- Born: Dale Martin Martindale January 21, 1961 (age 65)
- Origin: Canada
- Genres: New wave
- Occupations: Singer
- Instruments: Vocalist
- Years active: 1982 - Present
- Labels: WEA Quality records

= Dale Martindale =

Dale Martindale (born January 21, 1961), is a Canadian born vocalist best known as the lead singer for the new wave band Images in Vogue. In addition to his work with Images in vogue, Martindale has had several side projects, including 69 Duster and Primary, as well as Pretty Volume and numerous solo performances under his own name.

==Career==
Martindale has been involved with many acts such as 69 Duster, Images in Vogue, Naked In The Garden, and Pretty Volume among others.

In 1986, Martindale and 16 other local artist were immortalized in a mural by artist Bill Wrigley titled "passing glances" on Toronto's Adelaide Street.

In 1986–1987, Martindale became the host of the Switchback (CBC) television show. In 1991, he and Joe Vizvary performed with Daryll Flint in a band called Primary.

In 2001, Martindale teamed up with Sean Kelly, Steve Nunnaro and Jay McBride to form 69 Duster.

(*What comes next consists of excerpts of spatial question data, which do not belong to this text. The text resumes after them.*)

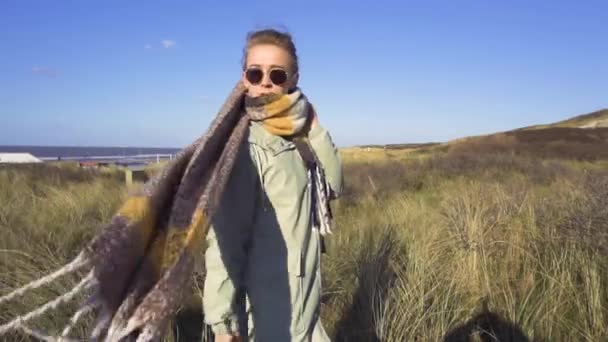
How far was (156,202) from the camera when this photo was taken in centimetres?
140

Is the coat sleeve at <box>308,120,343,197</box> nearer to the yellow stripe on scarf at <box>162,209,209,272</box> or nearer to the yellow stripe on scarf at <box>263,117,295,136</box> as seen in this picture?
the yellow stripe on scarf at <box>263,117,295,136</box>

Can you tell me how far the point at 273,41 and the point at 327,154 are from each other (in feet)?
1.45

Together they released 2 albums; Mania and Ride and continued to perform together for over 8 years.

In 2007, Martindale composed music tracks for a Sprint advertisement campaign in which his vocals are lip synched by actor Dominic Keating who portrays Ian Westbury in the fictional band Fierce Blue Ascot although Dale does not appear in the music video.

The same year Martindale also collaborated with Montreal's Ky Anto (formerly of Robin Black and the Intergalactic Rock Stars ) and Toronto's Neil Leyton on their self-titled album Pretty Volume.

Dale currently resides and works in Toronto, Ontario, with his wife Susan.